Bruno laissa l'homme au sol. C'était lui qu'il cherchait, mais il était mort avant de pouvoir lui donner les données recherchées. Enfin, il avait survécu assez longtemps pour délivrer un dernier message, et il fallait d'ailleurs applaudir son incroyable capacité de survie qui le fit temporiser des dizaines de minutes avec une épine dans le coeur avant sa mort.
Le fumeur rendrait hommage à cette personne qu'il n'avait pas pu sauver. Et cet hommage débuta en remplissant sa dernière volonté, et en allant „ le“ sauver, „le“ étant très certainement l'autre personne dans l'arbre, lequel émettait un ki, un faible ki, mais assez élevé pour que les sens de Bruno le détectent.
Juste avant de pénétrer une seconde fois dans la demeure, le rebelle en chef dissimula soigneusement le corps derrière les buissons.
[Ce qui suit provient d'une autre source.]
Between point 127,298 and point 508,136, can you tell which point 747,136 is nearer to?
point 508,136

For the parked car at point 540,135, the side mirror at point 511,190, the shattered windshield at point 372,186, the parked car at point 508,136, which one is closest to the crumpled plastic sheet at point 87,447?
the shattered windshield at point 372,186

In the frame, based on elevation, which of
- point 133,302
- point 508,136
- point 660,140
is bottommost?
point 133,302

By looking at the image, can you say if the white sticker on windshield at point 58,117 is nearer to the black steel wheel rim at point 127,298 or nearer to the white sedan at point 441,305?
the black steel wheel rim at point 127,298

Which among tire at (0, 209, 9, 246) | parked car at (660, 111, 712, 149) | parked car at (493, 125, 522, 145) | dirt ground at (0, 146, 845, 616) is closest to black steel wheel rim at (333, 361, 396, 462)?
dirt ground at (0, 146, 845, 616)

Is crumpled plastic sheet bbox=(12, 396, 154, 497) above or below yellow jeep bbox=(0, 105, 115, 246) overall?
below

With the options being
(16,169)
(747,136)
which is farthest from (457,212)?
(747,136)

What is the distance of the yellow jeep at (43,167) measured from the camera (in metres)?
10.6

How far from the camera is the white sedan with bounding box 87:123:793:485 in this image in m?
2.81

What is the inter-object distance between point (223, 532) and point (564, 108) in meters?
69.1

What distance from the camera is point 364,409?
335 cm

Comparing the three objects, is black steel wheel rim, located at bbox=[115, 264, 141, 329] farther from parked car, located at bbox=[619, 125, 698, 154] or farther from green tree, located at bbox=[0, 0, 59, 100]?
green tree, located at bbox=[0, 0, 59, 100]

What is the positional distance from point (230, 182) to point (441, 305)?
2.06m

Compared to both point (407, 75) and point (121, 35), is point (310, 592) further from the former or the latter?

Puis, une fois le mort à l'abri des regards, Bruno s'en retourna à ses affaires. La pénombre ne lui laissant toujours pas entreprendre d'imaginer le chemin vers le second ki, c'était sans compter la maîtrise exceptionnelle de l'énergie vitale de Bruno. Il leva son index supérieur droit, et une lumière scintillante naquit, éclairant les alentours d'un doux byzantin.
Dorénavant bien visible, le cadavre du soldat assassin souriait toujours autant. Même si le scalpel qu'il avait dans le torse – et un second derrière la nuque, mais Bruno ne le vit pas – avait fait taire le klimien, ce dernier pensait qu'il s'était sacrifié pour assassiner un rebelle, et qu'il avait accompli ce pour quoi il était né: servir le pays et aider à la domination.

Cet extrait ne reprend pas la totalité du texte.